階級鬥爭在一定曆史條件下還是存在的。否認、忽略這一點是錯誤的。我們和林彪、“四人幫”就是一場階級鬥爭。在粉碎了林彪、“四人幫”以後,像過去十來年給我們黨造成這麼大損失,發生這麼大規模的反革命事件是否還會出現呢?是不會了。因為林彪、“四人幫”作為一種階級鬥爭的現象,發展成這樣的規模,這是一種在特殊曆史條件下出現的特殊現象,產生這種特殊現象的條件已經一去不返,因此像林彪、“四人幫”這種大規模的反革命事件不會再重新產生。但是,公報中說,敵視、破壞社會主義建設的反革命分子還是有,還要跟他們進行階級鬥爭,要對他們實行專政。這就是說階級鬥爭是存在的,但是不允許任意擴大階級鬥爭的範圍。

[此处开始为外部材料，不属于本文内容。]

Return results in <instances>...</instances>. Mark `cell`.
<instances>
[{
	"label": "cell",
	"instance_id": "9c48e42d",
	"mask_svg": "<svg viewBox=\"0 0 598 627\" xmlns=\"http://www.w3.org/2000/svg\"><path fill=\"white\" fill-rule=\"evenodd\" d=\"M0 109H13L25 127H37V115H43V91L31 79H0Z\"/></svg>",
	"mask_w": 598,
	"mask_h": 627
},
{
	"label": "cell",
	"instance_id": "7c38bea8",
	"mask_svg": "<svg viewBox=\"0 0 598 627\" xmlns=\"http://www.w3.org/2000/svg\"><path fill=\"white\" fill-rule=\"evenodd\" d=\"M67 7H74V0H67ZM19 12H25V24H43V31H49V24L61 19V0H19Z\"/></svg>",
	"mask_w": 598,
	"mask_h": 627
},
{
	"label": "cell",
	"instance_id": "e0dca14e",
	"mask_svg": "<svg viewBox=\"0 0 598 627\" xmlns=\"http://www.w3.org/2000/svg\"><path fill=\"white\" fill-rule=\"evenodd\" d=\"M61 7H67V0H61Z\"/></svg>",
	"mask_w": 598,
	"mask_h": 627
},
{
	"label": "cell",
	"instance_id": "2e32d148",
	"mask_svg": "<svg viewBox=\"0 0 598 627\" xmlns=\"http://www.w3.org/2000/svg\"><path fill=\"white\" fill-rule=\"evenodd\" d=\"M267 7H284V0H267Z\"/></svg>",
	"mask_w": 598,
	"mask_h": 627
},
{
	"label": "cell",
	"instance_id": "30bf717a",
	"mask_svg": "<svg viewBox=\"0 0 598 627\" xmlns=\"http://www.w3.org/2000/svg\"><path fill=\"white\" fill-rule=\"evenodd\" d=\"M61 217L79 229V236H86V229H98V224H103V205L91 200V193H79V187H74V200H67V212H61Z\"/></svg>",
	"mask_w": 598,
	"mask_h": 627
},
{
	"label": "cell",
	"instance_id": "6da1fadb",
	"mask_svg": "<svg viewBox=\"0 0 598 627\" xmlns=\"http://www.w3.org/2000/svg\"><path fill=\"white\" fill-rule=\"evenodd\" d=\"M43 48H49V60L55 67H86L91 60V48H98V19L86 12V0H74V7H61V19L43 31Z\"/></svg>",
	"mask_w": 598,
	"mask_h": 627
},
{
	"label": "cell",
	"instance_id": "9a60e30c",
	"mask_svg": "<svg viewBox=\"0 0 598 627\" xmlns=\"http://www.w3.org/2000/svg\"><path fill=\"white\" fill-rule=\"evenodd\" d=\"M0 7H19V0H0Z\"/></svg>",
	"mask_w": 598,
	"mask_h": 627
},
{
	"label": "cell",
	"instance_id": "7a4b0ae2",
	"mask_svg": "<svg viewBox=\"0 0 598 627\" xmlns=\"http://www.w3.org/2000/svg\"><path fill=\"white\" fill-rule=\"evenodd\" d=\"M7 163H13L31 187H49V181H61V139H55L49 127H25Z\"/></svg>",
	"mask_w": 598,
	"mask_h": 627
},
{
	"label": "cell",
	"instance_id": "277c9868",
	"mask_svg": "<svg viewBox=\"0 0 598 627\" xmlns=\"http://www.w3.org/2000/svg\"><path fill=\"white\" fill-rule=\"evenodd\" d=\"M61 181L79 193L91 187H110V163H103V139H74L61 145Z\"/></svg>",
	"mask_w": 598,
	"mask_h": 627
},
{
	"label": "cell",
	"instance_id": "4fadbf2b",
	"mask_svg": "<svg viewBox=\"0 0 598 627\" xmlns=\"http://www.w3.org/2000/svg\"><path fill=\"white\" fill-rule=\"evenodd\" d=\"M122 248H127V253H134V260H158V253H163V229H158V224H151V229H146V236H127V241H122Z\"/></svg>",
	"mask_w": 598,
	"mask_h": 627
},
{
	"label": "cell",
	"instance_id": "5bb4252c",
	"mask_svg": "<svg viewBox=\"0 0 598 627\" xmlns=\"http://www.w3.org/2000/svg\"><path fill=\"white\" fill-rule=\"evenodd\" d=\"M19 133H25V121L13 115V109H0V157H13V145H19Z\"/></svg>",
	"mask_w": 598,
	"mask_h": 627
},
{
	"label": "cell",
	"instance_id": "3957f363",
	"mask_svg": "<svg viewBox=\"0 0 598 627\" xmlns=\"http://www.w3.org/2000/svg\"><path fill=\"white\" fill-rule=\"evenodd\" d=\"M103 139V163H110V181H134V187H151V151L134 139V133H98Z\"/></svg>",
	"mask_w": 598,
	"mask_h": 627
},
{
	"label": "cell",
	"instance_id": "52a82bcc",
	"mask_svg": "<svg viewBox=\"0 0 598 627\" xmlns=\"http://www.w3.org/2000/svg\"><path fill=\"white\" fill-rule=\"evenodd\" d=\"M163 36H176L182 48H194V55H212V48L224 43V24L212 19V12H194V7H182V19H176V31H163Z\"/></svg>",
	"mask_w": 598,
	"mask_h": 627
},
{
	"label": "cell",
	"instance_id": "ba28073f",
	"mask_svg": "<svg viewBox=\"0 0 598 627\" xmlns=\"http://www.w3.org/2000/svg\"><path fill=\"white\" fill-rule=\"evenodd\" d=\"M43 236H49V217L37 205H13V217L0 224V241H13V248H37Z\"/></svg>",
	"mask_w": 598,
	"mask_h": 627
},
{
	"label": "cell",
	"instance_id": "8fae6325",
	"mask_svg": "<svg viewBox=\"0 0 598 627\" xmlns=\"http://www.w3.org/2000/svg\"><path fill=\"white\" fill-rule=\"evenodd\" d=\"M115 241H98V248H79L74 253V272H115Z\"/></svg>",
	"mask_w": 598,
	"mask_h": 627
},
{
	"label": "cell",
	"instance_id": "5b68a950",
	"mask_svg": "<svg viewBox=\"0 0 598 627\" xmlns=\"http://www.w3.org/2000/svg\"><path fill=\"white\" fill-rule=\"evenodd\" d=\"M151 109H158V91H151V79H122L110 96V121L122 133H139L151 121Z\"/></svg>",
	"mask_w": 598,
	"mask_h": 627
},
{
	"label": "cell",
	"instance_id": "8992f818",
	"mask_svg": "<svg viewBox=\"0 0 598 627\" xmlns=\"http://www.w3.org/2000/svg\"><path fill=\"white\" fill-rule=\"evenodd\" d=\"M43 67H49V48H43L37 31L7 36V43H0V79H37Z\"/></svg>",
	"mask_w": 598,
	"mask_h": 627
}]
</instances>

現在,我們社會上除了敵視、破壞社會主義建設的反革命分子、壞分子以外,還有一些什麼專政對象?我們過去常常講地、富、反、壞、右。右派分子是一個曆史現象。這個現象已過去了,中央決定全部摘掉右派分子的帽子。三中全會上基本通過的《農村人民公社工作條例(試行草案)》中說,地主、富農絕大部分經過多年的勞動改造,已經改造成為守法的自食其力的勞動者,因此對於這些人要一律摘掉他們的帽子;他們今後都是人民公社的社員,享有中國公民的全部政治權利。至於地富子女,他們有些從來沒做過地、富,有些即使做過也是很短一段時間,這些人當然就是社員,一般地說,他們本來不發生勞動改造的問題,對他們更加不允許有任何的政治歧視。至於地、富的孫子一輩,他們生下來就是農民,就是社員,但由於過去曆史習慣的影響,我們讓他們還拖著尾巴,說他們的家庭出身是地、富,這是錯誤的,他們的家庭出身也是社員。當然,個別沒有改造好的地、富也還是有,但是作為一個階級來說已經不存在了。對階級鬥爭,今後我們還是要密切注意,新的反革命分子、敵視和破壞社會主義的分子、新生資產階級分子還會出現,我們一定要保持警惕,一定要和他們做鬥爭。在黨內也還會有這樣那樣的資產階級思想影響,對這種影響我們也還要按事件本來麵目進行批評、鬥爭,不誇大,也不縮小。人民內部矛盾,應當堅決按照處理內部矛盾的方法去處理。《關於正確處理人民內部矛盾的問題》是毛主席所作的講演,經過曆史考驗,證明它是客觀真理。在這一偉大著作發表以後的二十多年中間,可惜我們黨內常常沒有按照毛主席提出的這一原理來做,以後要堅決按照這一原理來處理人民內部的各種問題。這次會上決定關於“雙打”(即打擊“四人幫”殘餘勢力,打擊反革命分子)問題,由各地按實際情況進行,不進行全國性的運動。整黨整風也要按照各地具體的情況和風細雨地進行,也不進行全國的運動。過去的經驗證明,這種全國性的政治運動經常成為妨礙社會主義經濟建設的一個重要的原因。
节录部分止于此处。